**PROBLEM TO WORK ON**
Turn the data below into a numbered list with one line per item, skipping blank lines and leaving out the pictures.

____

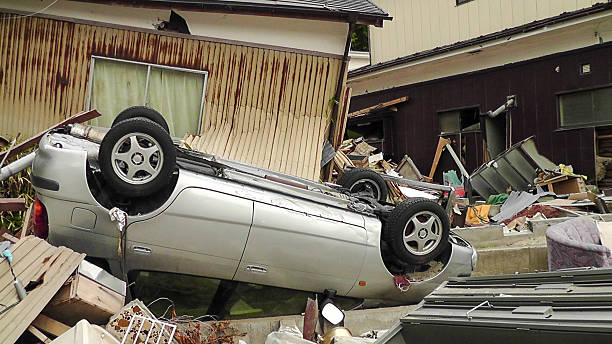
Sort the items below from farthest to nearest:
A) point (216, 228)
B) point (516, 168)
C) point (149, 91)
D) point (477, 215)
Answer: point (516, 168) < point (477, 215) < point (149, 91) < point (216, 228)

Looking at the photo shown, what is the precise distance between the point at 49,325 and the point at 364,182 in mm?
4443

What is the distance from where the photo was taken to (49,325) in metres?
4.03

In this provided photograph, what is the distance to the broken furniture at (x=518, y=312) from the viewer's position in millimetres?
2561

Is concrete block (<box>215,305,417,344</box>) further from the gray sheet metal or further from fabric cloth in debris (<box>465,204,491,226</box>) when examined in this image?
the gray sheet metal

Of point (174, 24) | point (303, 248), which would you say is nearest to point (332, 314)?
point (303, 248)

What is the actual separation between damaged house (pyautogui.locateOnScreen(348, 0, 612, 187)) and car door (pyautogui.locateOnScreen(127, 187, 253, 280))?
32.9ft

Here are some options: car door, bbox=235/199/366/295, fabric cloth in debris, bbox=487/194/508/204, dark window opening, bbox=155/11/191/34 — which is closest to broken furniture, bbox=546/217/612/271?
car door, bbox=235/199/366/295

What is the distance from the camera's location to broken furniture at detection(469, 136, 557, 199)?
40.3ft

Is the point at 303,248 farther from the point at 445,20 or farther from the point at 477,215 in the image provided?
the point at 445,20

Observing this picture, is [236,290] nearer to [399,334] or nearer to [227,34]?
[399,334]

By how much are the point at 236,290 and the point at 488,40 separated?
1097 cm

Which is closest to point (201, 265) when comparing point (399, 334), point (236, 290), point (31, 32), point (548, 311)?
point (236, 290)

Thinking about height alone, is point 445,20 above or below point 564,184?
above

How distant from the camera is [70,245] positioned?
474 centimetres
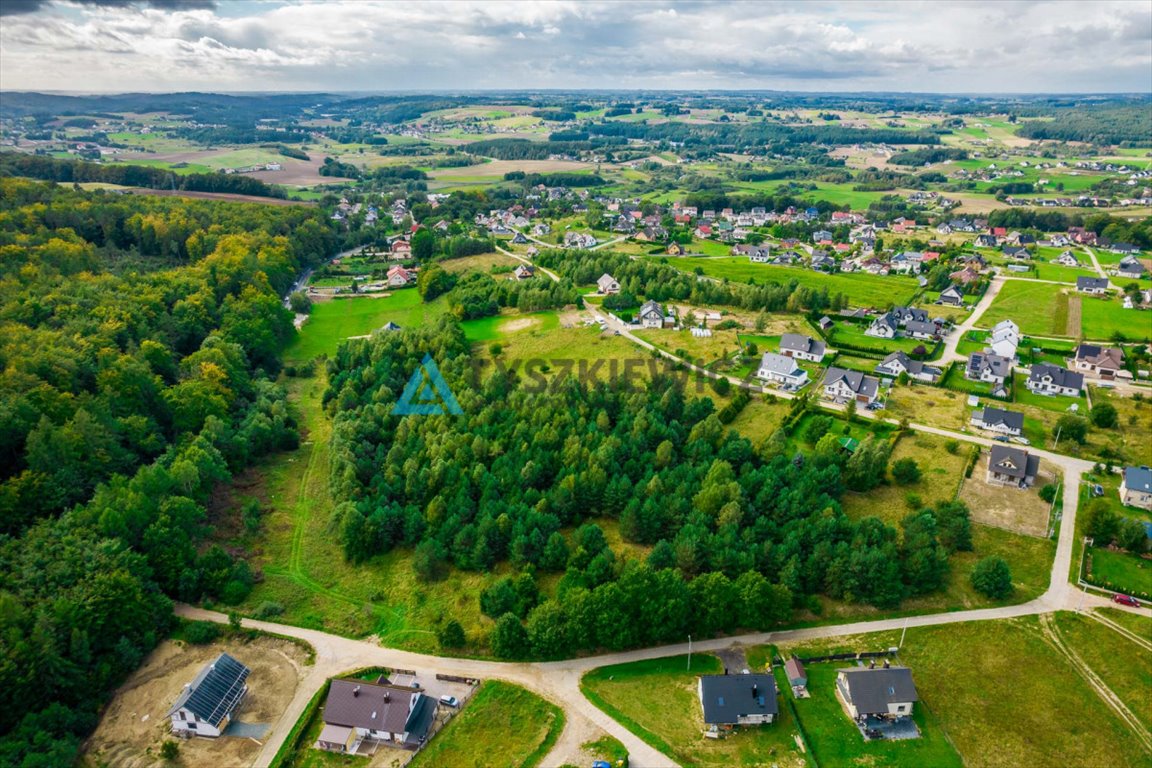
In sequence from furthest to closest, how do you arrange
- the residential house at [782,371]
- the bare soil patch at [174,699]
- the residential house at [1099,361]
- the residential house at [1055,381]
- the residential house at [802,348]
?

____

**FINISHED EXERCISE**
1. Sort the items below from farthest to nearest:
2. A) point (216, 228)
3. B) point (516, 168)
4. C) point (149, 91)
5. D) point (477, 215)
6. Answer: point (516, 168) < point (477, 215) < point (149, 91) < point (216, 228)
7. Looking at the photo shown, what is the precise distance between the point at 49,325 and the point at 364,182 in mm?
8. 4443
9. What is the distance from where the photo was taken to (49,325) in metres?
10. 4.03
11. In this provided photograph, what is the distance to the broken furniture at (x=518, y=312) from the viewer's position in millimetres?
12. 2561
13. Is concrete block (<box>215,305,417,344</box>) further from the gray sheet metal or further from fabric cloth in debris (<box>465,204,491,226</box>) when examined in this image?
14. the gray sheet metal
15. Of point (174, 24) | point (303, 248), which would you say is nearest to point (332, 314)?
16. point (303, 248)
17. What is the actual separation between damaged house (pyautogui.locateOnScreen(348, 0, 612, 187)) and car door (pyautogui.locateOnScreen(127, 187, 253, 280))?
18. 32.9ft
19. Here are some options: car door, bbox=235/199/366/295, fabric cloth in debris, bbox=487/194/508/204, dark window opening, bbox=155/11/191/34 — which is closest to broken furniture, bbox=546/217/612/271?
20. car door, bbox=235/199/366/295
21. What is the distance from the camera's location to broken furniture at detection(469, 136, 557, 199)?
22. 40.3ft
23. Is the point at 303,248 farther from the point at 445,20 or farther from the point at 477,215 in the image provided?
24. the point at 445,20
25. Observing this picture, is [236,290] nearer to [399,334] or nearer to [227,34]?
26. [399,334]
27. By how much are the point at 236,290 and the point at 488,40 separated?
28. 1097 cm
29. Which is closest to point (201, 265) when comparing point (399, 334), point (236, 290), point (31, 32), point (548, 311)?
30. point (236, 290)
31. Thinking about height alone, is point 445,20 above or below point 564,184?
32. above
33. How distant from the camera is [70,245] positioned?
34. 474 centimetres
35. In sequence from furthest to closest, how do you arrange
36. - the residential house at [782,371]
37. - the bare soil patch at [174,699]
38. - the residential house at [1099,361]
39. - the residential house at [1055,381]
40. - the residential house at [802,348]
41. ?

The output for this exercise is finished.